List each line of the data in which the string "site" appears.

— Supplied data —
******

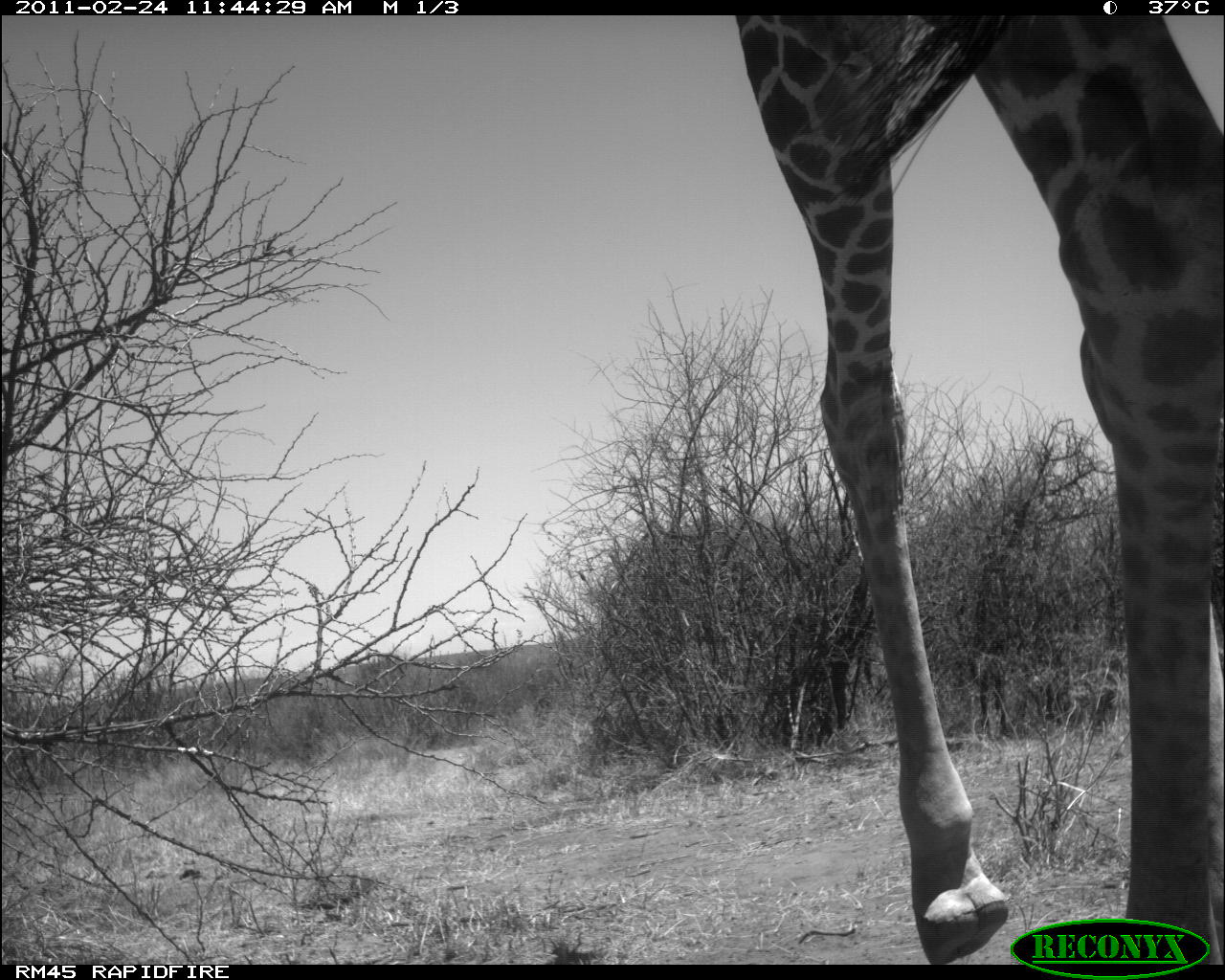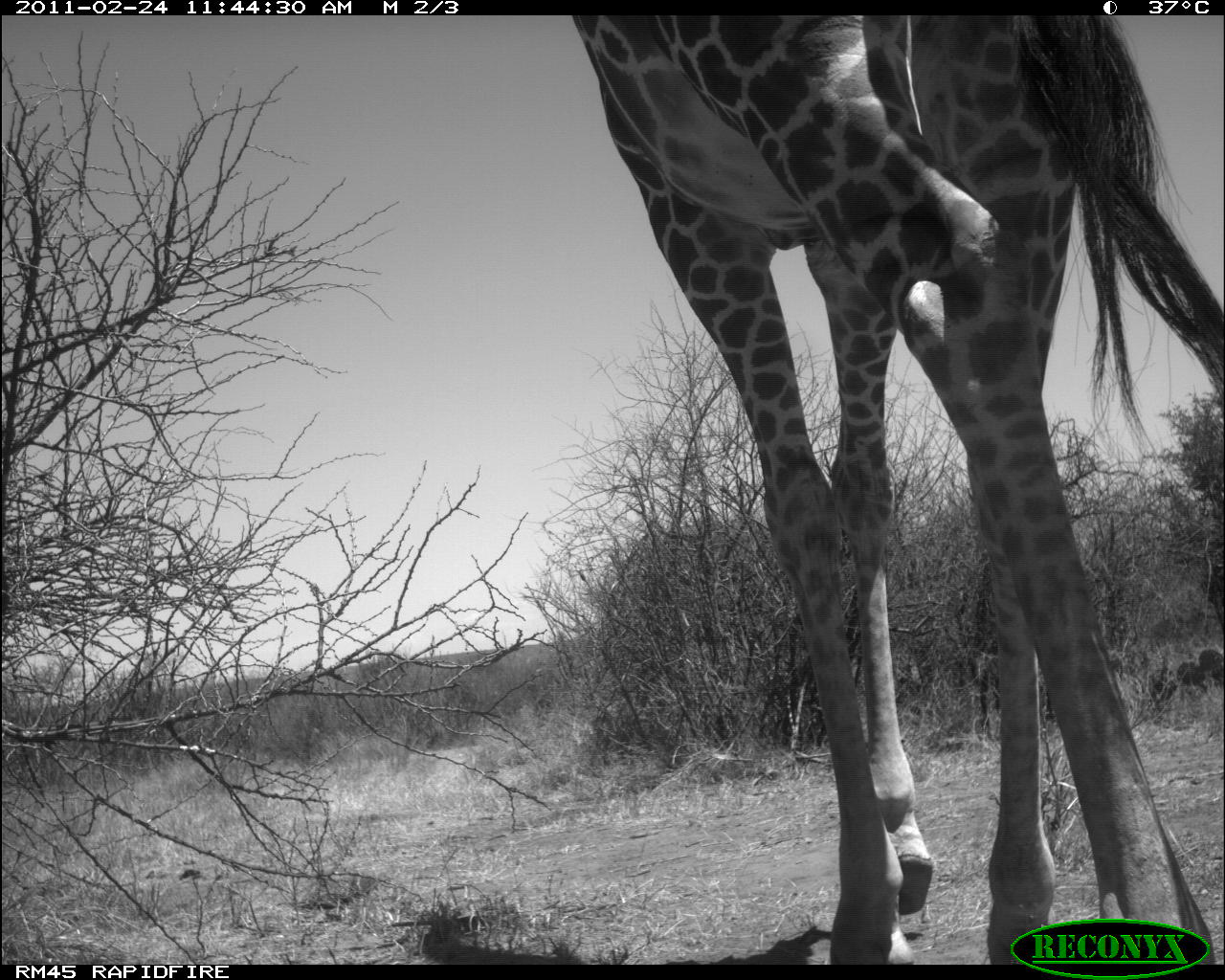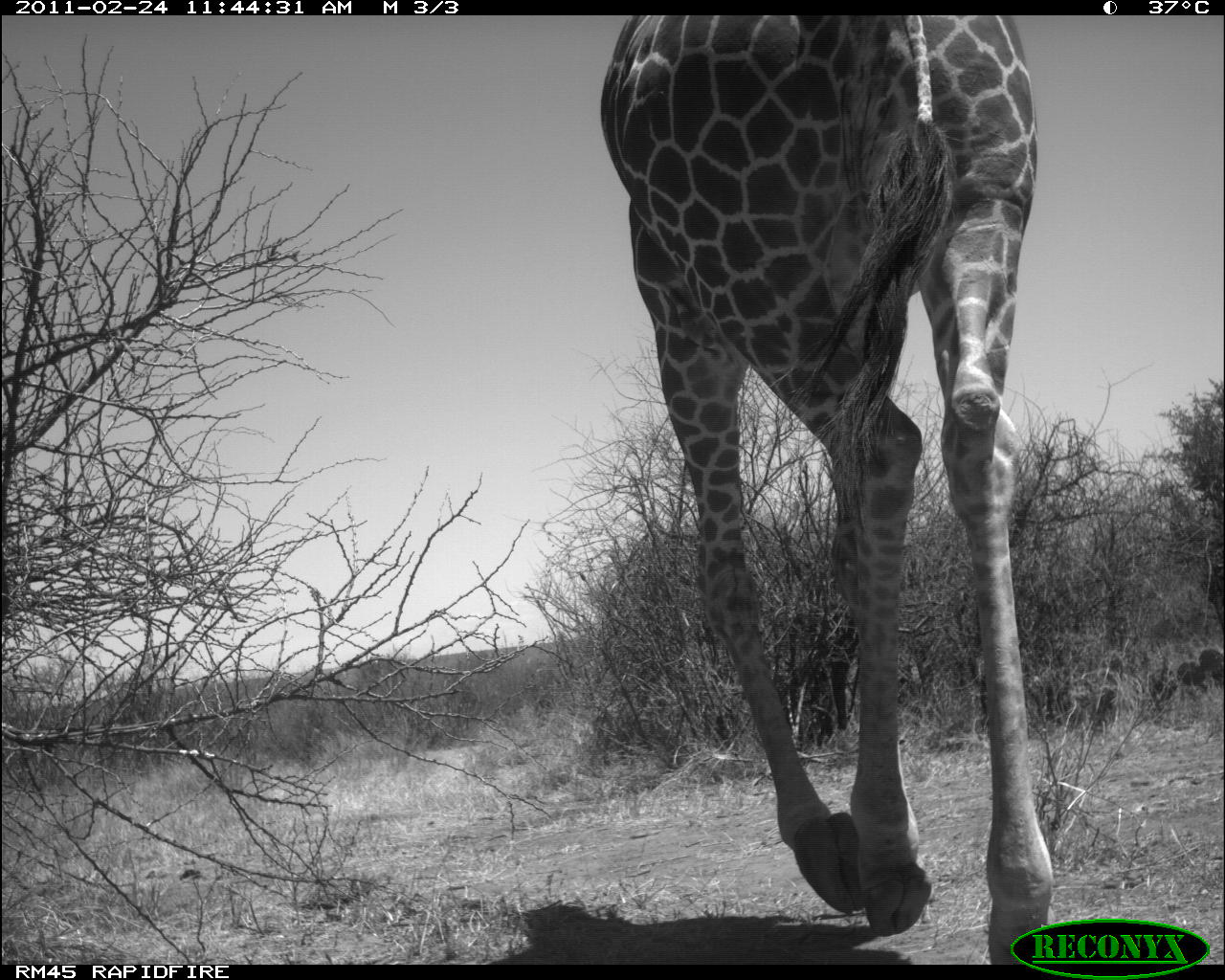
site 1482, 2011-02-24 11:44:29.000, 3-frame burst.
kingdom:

******

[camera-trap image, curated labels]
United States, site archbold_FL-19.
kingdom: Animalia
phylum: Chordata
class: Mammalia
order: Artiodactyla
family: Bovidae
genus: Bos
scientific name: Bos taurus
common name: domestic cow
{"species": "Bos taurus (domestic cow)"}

******

— Answer to this task —
site 1482, 2011-02-24 11:44:29.000, 3-frame burst.
United States, site archbold_FL-19.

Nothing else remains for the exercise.